Tarefas propostas:
• 1. Com base no texto sobre o filisteu que odeia arte contemporânea, responda:
(a) Por qual quantia a tela sem título de Jean-Michel Basquiat foi vendida no leilão da Sotheby´s de Nova York?
(b) Qual é o título da exposição de Yoko Ono no Instituto Tomie Ohtake?
(c) Quais são os dois exemplos que o filisteu sempre tira do bolso do colete ao explicar seu ódio?
• 2. Reproduza literalmente a passagem do texto sobre o filisteu que odeia arte contemporânea que começa em "Na semana passada, uma" e vai até "odeia arte contemporânea.", inclusive.
• 3. Dê prosseguimento ao texto sobre o filisteu que odeia arte contemporânea a partir de sua última frase.

Na semana passada, uma tela sem título de Jean-Michel Basquiat foi vendida, em leilão da Sotheby´s de Nova York, pela embasbacante quantia de 110,5 milhões de dólares. Em São Paulo, no Instituto Tomie Ohtake, está chegando ao fim (o último dia é domingo, 28) uma exposição de Yoko Ono. Com o título O Céu Ainda É Azul, Você Sabe…, a mostra reúne sobretudo instruções da artista para que o espectador interaja com suas obras (há, por exemplo, um quadro em branco no qual os visitantes podem martelar pregos). Não, os dois eventos não têm relação direta entre si. Só os agrupei porque o grafiteiro americano que morreu de overdose e a performer japonesa que até hoje carrega a fama injusta de ter acabado com os Beatles são ambos objeto do ódio hidrofóbico de um tipo particular da cultura atual: o filisteu que odeia arte contemporânea.
O filisteu que odeia arte contemporânea não faz distinção nenhuma entre artistas diversos, pois, para ele, tudo o que é contemporâneo não presta. O filisteu que odeia arte contemporânea não sabe combinar sapato, meia e calça mas está sempre discursando sobre a Beleza, com maiúscula. O filisteu que odeia arte contemporânea fala da Capela Sistina como o ápice da arte ocidental mas não saberia nomear cinco contemporâneos de Michelangelo (“Tinha o Leonardo e… Como era mesmo o nome das outras Tartarugas Ninja?”). O filisteu que odeia arte contemporânea, quando lhe perguntam as razões de seu ódio, tira do bolso do colete (proverbial, pois com frequência ele usa uma camiseta puída do Iron Maiden) sempre os mesmos dois exemplos: o tubarão do Damien Hirst e a Virgem pintada com cocô de elefante de Chris Ofili. O filisteu que odeia arte contemporânea diz que é liberal mas é atacado de um bruto ressentimento social sempre que um artista de vanguarda faz sucesso no mercado. O filisteu que odeia arte contemporânea cultiva, a respeito de galerias, bienais e museus, teorias conspiratórias dignas de Dan Brown. O filisteu que odeia arte contemporânea acredita que a decadência começou já com os impressionistas. O filisteu que odeia arte contemporânea, igualmente confuso nas suas ideias estéticas e políticas, deita regras sobre arte que não seriam estranhas à cartilha de um Jdanov, mas ataca o esquerdismo de Picasso.

Registros fornecidos:
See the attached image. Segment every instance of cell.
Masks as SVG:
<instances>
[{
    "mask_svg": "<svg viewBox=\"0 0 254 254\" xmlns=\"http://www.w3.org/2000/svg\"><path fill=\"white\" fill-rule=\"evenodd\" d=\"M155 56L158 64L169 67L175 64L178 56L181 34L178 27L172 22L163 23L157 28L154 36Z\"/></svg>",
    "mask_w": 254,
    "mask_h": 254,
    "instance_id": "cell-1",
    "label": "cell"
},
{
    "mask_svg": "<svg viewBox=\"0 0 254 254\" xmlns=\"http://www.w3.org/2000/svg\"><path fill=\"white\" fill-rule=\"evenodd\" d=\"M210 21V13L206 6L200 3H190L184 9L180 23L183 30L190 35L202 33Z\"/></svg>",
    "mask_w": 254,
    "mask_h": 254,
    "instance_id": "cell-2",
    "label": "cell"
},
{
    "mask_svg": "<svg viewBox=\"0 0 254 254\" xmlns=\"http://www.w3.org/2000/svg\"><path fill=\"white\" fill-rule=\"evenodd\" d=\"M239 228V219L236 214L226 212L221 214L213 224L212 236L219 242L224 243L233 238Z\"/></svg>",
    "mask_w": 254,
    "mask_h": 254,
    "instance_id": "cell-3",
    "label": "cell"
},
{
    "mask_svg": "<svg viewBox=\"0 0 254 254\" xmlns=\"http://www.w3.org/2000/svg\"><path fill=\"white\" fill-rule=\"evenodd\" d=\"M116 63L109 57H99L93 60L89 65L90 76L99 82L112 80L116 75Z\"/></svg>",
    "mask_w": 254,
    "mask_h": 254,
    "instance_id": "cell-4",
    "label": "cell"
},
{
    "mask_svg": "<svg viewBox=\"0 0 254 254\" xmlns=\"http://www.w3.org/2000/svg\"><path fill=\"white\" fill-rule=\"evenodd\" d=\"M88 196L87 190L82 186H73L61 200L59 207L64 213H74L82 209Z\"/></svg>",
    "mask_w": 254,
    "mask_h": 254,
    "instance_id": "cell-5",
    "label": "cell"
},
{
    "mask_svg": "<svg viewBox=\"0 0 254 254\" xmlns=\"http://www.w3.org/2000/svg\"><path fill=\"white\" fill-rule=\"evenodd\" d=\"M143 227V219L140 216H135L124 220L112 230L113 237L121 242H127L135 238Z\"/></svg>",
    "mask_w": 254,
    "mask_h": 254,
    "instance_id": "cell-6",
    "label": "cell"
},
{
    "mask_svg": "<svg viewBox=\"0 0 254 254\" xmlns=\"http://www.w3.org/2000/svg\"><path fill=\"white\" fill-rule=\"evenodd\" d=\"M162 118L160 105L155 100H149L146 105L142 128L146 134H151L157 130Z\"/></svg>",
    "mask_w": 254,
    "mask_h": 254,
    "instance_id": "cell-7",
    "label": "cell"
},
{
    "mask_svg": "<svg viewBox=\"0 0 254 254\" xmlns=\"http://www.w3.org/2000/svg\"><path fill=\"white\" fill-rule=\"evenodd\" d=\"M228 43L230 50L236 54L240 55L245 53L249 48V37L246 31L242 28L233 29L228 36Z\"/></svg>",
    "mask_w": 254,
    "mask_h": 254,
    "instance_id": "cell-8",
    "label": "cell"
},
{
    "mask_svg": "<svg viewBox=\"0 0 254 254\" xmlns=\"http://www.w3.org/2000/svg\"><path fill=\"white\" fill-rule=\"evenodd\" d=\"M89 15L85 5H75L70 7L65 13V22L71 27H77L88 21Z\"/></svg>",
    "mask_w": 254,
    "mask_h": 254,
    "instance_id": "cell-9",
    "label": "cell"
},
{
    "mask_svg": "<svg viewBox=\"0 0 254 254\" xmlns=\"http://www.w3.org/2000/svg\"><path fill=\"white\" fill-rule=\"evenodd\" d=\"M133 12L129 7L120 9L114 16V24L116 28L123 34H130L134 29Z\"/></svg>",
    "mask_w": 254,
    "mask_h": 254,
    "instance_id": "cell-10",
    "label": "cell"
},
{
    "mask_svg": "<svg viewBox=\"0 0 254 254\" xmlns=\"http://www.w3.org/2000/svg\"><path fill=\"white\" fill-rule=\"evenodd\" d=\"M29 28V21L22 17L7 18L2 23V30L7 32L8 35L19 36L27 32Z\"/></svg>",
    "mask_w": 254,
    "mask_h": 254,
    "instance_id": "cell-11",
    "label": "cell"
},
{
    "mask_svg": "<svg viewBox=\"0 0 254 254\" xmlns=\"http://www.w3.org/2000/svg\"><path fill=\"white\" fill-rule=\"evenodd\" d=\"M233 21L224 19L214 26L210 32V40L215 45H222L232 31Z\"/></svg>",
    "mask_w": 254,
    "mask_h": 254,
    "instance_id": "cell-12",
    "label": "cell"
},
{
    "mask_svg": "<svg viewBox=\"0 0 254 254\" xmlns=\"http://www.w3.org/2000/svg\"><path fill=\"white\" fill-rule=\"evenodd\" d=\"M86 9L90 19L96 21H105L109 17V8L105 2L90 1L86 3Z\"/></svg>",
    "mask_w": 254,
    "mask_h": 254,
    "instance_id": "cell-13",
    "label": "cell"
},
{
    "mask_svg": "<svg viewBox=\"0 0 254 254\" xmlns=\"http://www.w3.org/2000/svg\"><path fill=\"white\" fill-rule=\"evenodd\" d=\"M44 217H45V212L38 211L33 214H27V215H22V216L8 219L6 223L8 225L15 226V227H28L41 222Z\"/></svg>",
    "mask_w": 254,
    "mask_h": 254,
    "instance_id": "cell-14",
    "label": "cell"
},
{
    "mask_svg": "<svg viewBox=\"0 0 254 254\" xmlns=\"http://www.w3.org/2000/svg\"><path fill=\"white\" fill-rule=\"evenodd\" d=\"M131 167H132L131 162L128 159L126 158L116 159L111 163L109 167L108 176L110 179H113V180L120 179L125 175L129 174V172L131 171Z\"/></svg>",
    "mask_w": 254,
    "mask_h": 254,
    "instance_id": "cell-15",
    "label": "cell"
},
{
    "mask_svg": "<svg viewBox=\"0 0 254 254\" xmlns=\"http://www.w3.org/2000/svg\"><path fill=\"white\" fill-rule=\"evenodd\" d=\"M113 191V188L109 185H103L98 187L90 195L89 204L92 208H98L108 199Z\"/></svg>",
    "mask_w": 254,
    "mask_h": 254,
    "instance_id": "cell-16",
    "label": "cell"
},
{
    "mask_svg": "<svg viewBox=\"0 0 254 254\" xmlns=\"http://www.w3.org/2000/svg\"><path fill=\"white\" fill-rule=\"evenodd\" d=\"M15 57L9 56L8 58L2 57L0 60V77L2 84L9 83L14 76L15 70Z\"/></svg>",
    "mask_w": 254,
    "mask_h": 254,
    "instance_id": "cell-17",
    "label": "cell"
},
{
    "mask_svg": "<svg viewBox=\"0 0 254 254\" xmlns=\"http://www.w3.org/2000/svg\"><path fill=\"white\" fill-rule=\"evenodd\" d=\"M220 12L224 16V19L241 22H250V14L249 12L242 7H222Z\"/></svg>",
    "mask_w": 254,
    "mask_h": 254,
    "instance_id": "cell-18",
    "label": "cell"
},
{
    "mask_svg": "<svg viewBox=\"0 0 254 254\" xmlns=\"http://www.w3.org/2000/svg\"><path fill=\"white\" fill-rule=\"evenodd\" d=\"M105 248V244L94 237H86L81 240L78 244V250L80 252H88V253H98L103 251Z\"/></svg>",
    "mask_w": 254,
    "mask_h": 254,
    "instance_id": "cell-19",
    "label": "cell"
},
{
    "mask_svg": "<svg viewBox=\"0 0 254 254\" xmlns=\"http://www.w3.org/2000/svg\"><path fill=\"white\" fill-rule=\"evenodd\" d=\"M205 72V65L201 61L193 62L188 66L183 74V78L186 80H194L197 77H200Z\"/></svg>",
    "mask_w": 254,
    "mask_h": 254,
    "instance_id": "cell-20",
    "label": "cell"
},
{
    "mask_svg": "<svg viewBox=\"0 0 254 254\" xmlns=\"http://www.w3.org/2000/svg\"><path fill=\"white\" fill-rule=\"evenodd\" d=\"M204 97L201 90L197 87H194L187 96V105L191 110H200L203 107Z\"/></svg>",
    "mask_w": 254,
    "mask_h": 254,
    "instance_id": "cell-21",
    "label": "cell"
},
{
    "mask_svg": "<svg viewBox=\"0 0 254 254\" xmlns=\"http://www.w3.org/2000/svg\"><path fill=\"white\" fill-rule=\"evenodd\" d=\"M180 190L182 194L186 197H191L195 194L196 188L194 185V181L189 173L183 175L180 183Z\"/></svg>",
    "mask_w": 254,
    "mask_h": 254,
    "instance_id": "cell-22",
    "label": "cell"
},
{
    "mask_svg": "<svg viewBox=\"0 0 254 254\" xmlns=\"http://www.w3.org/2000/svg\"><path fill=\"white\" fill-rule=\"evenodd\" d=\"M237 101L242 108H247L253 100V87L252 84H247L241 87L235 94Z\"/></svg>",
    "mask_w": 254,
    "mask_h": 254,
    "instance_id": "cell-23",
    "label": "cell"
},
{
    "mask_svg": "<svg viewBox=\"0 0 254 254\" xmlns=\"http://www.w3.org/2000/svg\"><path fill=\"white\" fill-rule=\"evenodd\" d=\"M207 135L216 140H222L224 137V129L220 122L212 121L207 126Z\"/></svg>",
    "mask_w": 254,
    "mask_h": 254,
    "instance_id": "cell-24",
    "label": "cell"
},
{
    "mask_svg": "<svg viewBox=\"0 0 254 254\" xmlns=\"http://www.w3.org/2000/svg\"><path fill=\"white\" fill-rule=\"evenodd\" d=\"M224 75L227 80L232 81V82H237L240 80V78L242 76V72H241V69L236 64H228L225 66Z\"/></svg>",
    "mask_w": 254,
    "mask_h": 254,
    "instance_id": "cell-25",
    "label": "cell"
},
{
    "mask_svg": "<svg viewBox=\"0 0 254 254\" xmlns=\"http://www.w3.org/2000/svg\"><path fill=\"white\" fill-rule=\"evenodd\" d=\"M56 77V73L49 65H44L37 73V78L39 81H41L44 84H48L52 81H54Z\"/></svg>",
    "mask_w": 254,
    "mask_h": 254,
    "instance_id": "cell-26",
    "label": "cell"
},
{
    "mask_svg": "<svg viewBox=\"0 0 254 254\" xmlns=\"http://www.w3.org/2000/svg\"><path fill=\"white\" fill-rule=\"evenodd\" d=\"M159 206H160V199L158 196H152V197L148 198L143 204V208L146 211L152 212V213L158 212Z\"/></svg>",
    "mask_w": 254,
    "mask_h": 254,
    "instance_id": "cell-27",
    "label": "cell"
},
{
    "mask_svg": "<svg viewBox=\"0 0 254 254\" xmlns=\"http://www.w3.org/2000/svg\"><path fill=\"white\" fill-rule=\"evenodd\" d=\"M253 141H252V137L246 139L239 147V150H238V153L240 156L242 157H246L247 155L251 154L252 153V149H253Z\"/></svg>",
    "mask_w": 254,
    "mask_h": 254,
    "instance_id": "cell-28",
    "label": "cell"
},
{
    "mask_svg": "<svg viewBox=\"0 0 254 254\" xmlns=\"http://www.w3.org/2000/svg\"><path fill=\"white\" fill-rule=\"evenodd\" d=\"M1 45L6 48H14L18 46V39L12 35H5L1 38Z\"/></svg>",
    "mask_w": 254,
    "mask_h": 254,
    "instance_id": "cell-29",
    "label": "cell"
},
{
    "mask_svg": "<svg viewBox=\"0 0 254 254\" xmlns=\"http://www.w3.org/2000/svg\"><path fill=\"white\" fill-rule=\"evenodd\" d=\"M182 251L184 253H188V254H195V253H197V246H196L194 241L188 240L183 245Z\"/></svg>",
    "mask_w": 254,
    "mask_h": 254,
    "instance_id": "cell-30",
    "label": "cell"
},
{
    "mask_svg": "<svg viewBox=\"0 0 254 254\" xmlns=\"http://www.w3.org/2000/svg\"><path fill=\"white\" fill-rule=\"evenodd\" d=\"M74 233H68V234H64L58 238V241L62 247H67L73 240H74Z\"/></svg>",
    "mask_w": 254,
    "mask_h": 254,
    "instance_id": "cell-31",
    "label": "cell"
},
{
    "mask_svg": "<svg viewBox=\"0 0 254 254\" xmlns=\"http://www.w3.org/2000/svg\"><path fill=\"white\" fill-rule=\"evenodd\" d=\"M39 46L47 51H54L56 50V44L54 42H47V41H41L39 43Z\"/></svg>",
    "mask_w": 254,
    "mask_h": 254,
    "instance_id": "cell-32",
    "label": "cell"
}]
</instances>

Respostas dos exercícios:
• 1.
(a) 110,5 milhões de dólares.
(b) O Céu Ainda É Azul, Você Sabe…
(c) O tubarão de Damien Hirst e a Virgem pintada com cocô de elefante de Chris Ofili.

• 2.
Na semana passada, uma tela sem título de Jean-Michel Basquiat foi vendida, em leilão da Sotheby´s de Nova York, pela embasbacante quantia de 110,5 milhões de dólares. Em São Paulo, no Instituto Tomie Ohtake, está chegando ao fim (o último dia é domingo, 28) uma exposição de Yoko Ono. Com o título O Céu Ainda É Azul, Você Sabe…, a mostra reúne sobretudo instruções da artista para que o espectador interaja com suas obras (há, por exemplo, um quadro em branco no qual os visitantes podem martelar pregos). Não, os dois eventos não têm relação direta entre si. Só os agrupei porque o grafiteiro americano que morreu de overdose e a performer japonesa que até hoje carrega a fama injusta de ter acabado com os Beatles são ambos objeto do ódio hidrofóbico de um tipo particular da cultura atual: o filisteu que odeia arte contemporânea.

• 3.
Como um exemplo do tipo que caracterizei ou caricaturei no parágrafo anterior, ofereço Robert Florczak, astro de um vídeo da Prager University – centro de divulgação do pensamento conservador que em geral produz peças mais inteligentes e interessantes do que esta. Florczak aparece creditado como artista e ilustrador, mas não conheço seus feitos na área. Como crítico, é um desastre. Sentencioso, afeta um rigor que é desmentido pelo ridículo gráfico que aparece lá pelos dois minutos do vídeo. Vejam, que em seguida eu faço alguns comentários.
Certo, o tiozão do vídeo não é tão tosco quanto o típico filisteu que odeia arte contemporânea. Ele deve saber o nome de todas as Tartarugas Ninja. Mas isso não o salva dos clichês cansativos e das bobagens atrozes próprias da figura que descrevi acima. Destaco quatro pontos fracos do vídeo:
1 – Aparece aí a confusa noção de “relativismo estético”. A intenção, creio, é fazer com que a arte ruim seja um fenômeno análogo ao relativismo moral pós-moderno – a bizarra doutrina segundo a qual temos de estender nossa compreensão à “alteridade” de culturas que praticam a excisão do clitóris de crianças. Só que usar a mesma palavra para designar duas coisas de ordens tão diferentes não produz magicamente uma coisa única (eis aqui, se não me equivoco, a falácia da equivocação). De resto, já se fez muita arte medíocre perfeitamente dentro de critérios acadêmicos que nada tinham de “relativos”.
2 – Não, os critérios para julgar arte não são meramente subjetivos, e há parâmetros, sim. Até aí, concordo com Florczak. Mas tais critérios e parâmetros são mais dinâmicos e complicados do que essa conversa altiva sobre “altos padrões” permite imaginar. Um exemplo: logo no início do vídeo, o mestre-escola Florczak apresenta The Rocky Mountains, do paisagista Albert Bierstadt, como exemplo de grande arte. Eu diria que existem critérios objetivos para qualificar esse quadro como kitsch de calendário. Alguém discorda?
3 – Os tais “altos padrões” não “produziram” O Nascimento de Vênus. Quem produziu O Nascimento de Vênus foi Botticelli.
4 – As bienais, mostras, documentas e galerias de todo o mundo andam atulhadas de porcarias, fraudes, empulhações mercadológicas? Sim. Mas, de outro lado, figuras como Mark Rothko, Lucien Freud e Richard Serra também se impuseram ao mundo da arte na era do tal “relativismo estético”. Pode até ser que a franca picaretagem seja dominante no mercado artístico, mas, para confrontá-la, é preciso sensibilidade para fazer distinções – e sensibilidade é tudo o que falta ao filisteu que odeia arte contemporânea. A evidência de que Florczak carece de discernimento, aliás, aparece em um truque baixo, lá pelos três minutos do vídeo: ele apresenta uns borrões imprecisos e nos diz que, informados de que aquela imagem era um quadro do Pollock, seus alunos a cobriram de elogios rasgados. Tratava-se, na verdade, de um avental sujo de tinta. Os alunos, pelo jeito, merecem seu mestre: eu, que tenho a mais rudimentar das educações artísticas, de cara vi que aquela porcaria não era um Pollock.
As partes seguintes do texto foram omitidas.